NF1 is a life-long condition usually diagnosed early in life, often within the first year. NF1 is diagnosed based on specific skin, ocular, and other physical findings, and genetic blood testing in selected cases. Half of all children who have NF inherited the disease from an affected parent, while the other half has no family history, meaning that the disease occurs spontaneously.
NF1 occurs once in approximately 3,500 births and is characterized by:
- Multiple cafe-au-lait (light brown) spots
- Neurofibromas (benign tumors growing on the sheath of a nerve) on or under the skin
- Enlargement and deformation of bones and curvature of the spine (scoliosis)
- Tumors that may develop in the brain, on cranial nerves, or in the spinal cord
- Learning disabilities, in about half of people with NF1
Although NF1 is a congenital (present at birth) condition, the full extent of the disease is usually revealed only as a child grows and develops. More than 95 percent of children with NF1 develop multiple café-au-lait spots. Young children with multiple cafe-au lait-spots and no other NF1 features, whose parents do not show signs of NF1, are still at risk of having NFl. For many children, other aspects of NF1 can increase with age.
Caring for Neurofibromatosis Patients
There are many complications associated with the condition, some of which are treatable and others for which there are new biologic-based therapies offering hope. Care for this complex disorder requires a multidisciplinary team of specialists.
In general, a child or teen with NF1 should have a complete medical evaluation at least once a year. Since there is a higher than average risk for learning disabilities, children with NF1 should undergo a detailed neurological exam before they enter school.
Regular eye examinations are also an important part of managing NF1. Lish nodules, which are small bumps on the iris of the eye, can help establish a diagnosis of NF1.
Some families and physicians may choose to use a genetic test to confirm an uncertain diagnosis of NFl. Available genetic testing can confirm the presence of a mutation in the NF1 gene with an accuracy of 95 percent.
Prenatal testing for the NF1 mutation is possible using amniocentesis or chorionic villus sampling procedures. Genetic counseling, available through the institute, can help couples affected by NF to work through the decision-making processes as they plan to have a baby.
While there currently is no cure for NF1, effective medical care includes preventing or minimizing deformities and maximizing the child's capabilities. There also are new agents being tested that may control or reverse some of the complications of NF1, and the Institute is a leader in developing and testing such therapy, through its clinical trials.

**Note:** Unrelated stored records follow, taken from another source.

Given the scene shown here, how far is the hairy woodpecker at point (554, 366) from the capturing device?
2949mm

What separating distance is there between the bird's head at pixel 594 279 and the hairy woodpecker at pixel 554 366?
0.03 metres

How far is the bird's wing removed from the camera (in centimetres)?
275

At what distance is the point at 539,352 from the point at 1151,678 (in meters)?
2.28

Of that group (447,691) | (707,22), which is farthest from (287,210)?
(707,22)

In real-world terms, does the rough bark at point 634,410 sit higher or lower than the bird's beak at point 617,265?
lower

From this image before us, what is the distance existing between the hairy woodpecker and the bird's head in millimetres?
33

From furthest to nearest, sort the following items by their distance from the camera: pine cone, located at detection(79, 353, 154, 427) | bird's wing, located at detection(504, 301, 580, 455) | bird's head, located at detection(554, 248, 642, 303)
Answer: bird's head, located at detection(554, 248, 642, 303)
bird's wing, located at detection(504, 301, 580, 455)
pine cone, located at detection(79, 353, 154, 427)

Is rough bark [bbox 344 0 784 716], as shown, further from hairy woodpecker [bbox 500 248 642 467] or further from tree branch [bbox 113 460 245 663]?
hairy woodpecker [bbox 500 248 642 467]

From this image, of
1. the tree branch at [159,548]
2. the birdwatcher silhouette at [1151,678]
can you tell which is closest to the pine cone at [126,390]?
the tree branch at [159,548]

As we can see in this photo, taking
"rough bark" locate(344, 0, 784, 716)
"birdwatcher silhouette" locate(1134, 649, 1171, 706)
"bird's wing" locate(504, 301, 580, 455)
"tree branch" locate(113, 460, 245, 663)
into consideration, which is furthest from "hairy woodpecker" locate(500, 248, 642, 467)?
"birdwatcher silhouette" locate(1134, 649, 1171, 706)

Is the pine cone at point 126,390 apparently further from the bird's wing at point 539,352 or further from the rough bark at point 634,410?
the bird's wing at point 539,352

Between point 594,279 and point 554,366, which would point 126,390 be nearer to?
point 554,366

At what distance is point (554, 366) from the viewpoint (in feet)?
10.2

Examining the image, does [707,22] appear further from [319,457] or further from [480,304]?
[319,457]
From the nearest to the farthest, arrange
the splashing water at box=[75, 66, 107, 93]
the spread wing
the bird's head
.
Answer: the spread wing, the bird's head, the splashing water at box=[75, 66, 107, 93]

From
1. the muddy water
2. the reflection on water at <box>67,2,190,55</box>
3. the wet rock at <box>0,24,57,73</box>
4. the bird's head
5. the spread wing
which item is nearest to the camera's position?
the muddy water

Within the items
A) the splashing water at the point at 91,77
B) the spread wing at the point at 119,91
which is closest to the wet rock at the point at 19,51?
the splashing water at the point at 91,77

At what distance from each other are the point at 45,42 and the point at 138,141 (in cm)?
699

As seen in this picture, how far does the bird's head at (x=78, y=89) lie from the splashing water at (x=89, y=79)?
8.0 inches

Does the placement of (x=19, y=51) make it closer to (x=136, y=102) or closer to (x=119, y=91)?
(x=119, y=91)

We recognize dealing with a chronic illness is difficult for children and families, so we promote opportunities that allow our patients to enjoy the normal diversions of childhood. Each summer, Children's care team staffs Camp New Friends, the largest neurofibromatosis camp for children (ages 7 to 16) on the East Coast.
Complications Associated with Neurofibromatosis
NF1 is a highly unpredictable and progressive disease, which may worsen over time. Some people may go through life with only a few cafe-au-lait spots and bumps on the skin and be unaware they have the condition, while others may develop complications requiring medical intervention.
Diagnosis and Treatment of Type 2
NF2 is much rarer than NF1, occurring in 1 in 25,000 births. Tumors affecting both of the auditory nerves (nerves that carry signals from the ear to the brain) are the hallmark of NF2, so the first symptom is often hearing loss beginning in the teens or early 20s. NF2 is characterized by multiple tumors on the cranial and spinal nerves, and by other lesions of the brain and spinal cord. NF2 is also known as Bilateral Acoustic NF (BAN).
Because NF2 is so rare, few studies have been done about the natural progression of the disorder. The course of NF2 varies greatly among individuals, although inherited NF2 appears to run a similar course among affected family members.
Signs of NF2 may be present in childhood, but are so subtle that they can be overlooked, especially in children who do not have a family history of the disorder. Typically, symptoms of NF2 are noticed between 18 and 22 years of age.
The most frequent first symptom is hearing loss or ringing in the ears (tinnitus). Less often, the first visit to a doctor will be because of disturbances in balance, vision impairment (such as vision loss from cataracts), weakness in an arm or leg, seizures, or skin tumors.
There is no medical cure for NF2 and the treatment is mainly focused on diagnosing and treating the acoustic neuromas early and preventing hearing loss or facial paralysis. Improved diagnostic technologies, such as MRI (magnetic resonance imaging), can reveal tumors as small as a few millimeters in diameter, which allows for early treatment.
Some families and doctors may choose to use a genetic test to confirm an uncertain diagnosis of NF2. However, new (spontaneous) mutations cannot be confirmed genetically. Genetic testing for the NF2 mutation is available but is accurate in only 65 percent of those tested. Genetic counselors can provide information about these procedures and help families cope with the results.
Genetic counseling can help couples affected by NF to work through the decision-making processes as they plan to have a baby.